━━━ Metin Bloğu
YER: ITSO Meclis Salonu
TARİH: 03 Aralık 2011
KATILIMCILAR
DERNEK, VAKIF VE GİRİŞİMLER
1/Nurettin Sekman (Çağdaş İlerleme Derneği)
2/Erdoğan Keskin (Asim-Der)
3/Umut Yılmaz (Sigortacı-Aktif İş Adamları Derneği)
4/İsa Bilir (Türkiye Emekliler Derneği Şube Başkanı)
5/Ali Uçum (Kent Konseyi Gençlik Meclisi)
6/Dr. Mehmet Kum (Pozitif Düşünce Platformu)
7/Zehra Akay (Çağ-Der)
8/Cem Erdem Şimşek (Esnaf-Asim-Der)
MESLEK ODALARI
1/Orhan Ağırkaya (Mimarlar Odası)
SENDİKALAR
1/Nihat Akkuş (Iğdır Devlet Hastanesi Bilgi İşlem Şefi-İşçi Sendikası)
━━━━━━
━━━ Verilen Bilgiler
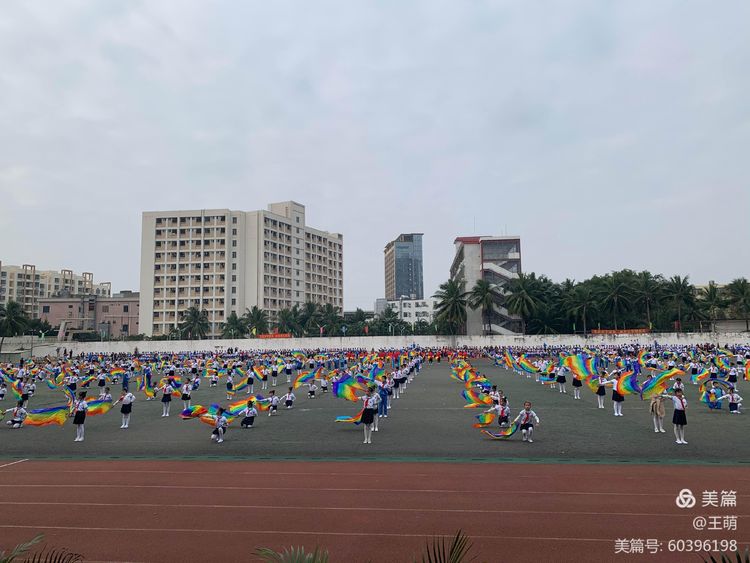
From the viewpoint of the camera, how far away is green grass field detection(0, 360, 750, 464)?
1402 cm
━━━━━━
→ Yönergeler
1: Lütfen ITSO Meclis Salonu metnini iki cümleyle özetleyin.
2: ITSO Meclis Salonu metninde Orhan Ağırkaya'nın adının yanında hangi kuruluş yazıyor?
3: ITSO Meclis Salonu metnini kaldığı yerden sürdürün.
Listedeki bilgilere gerek yoktur.

→ Görev Yanıtları
1: Metin, 03 Aralık 2011 tarihinde ITSO Meclis Salonu'ndaki katılımcıları sıralar. Katılımcılar dernek, vakıf ve girişimler, meslek odaları ve sendikalar başlıkları altında verilir; ilk başlıkta sekiz, diğer ikisinde birer kişi yer alır.

2: Mimarlar Odası.

3:
2/Yılmaz Hun (Eğitim-Sen İl Temsilcisi)
3/M.Sıddık Kaman (Yol-İş Sendikası)
4/Sabri Şeylan (Bayındır Memur-Sen il Temsilcisi)
5/Ayhan Alpaslan (Iğdır Eğitim-Sen)
KANAAT ÖNDERİ VE BİREYLER
1/Ersan Oral (Çevre Mühendisi-Oral Mühendislik)
2/Recep Tuncer (Çevre ve Şehircilik İl Müdürü)
3/Akay Aktaş (gazeteci)
4/Ahmet Pala (Esnaf)
5/Cem Erdem Şimşek (Esnaf)
6/Feride Öztürk (Sosyolog)
7/Zehra Arat Yılmaz (Çevre ve Şehircilik Şube Müdürü)
8/Murat Olay (Çevre Mühendisi-Çevre ve Şehircilik Müdürlüğü)
9/Metehan Nazaroğlu (Çevre Mühendisi-Iğdır Belediyesi)
10/Müslüm Karacan (Kanaat Önderi)
11/Selçuk ağırkaya (Arkeolog)
GOZLEMCİLER
1/Kurban Oluz (Ak Parti Merkez İlçe Başkanı-Kanaat Önderi)
2/Murat Akkuş TkMM Iğdır İl Girişimcisi…
KATILAN MİLLETVEKİLLERİ Yok
BELEDİYE BAŞKANLARI Yok
MESAJ YOLLAYANLAR Yok
DİĞER KATILIMCILAR Yok
MEDYA
1/ Abbascan Aras (Gazeteci)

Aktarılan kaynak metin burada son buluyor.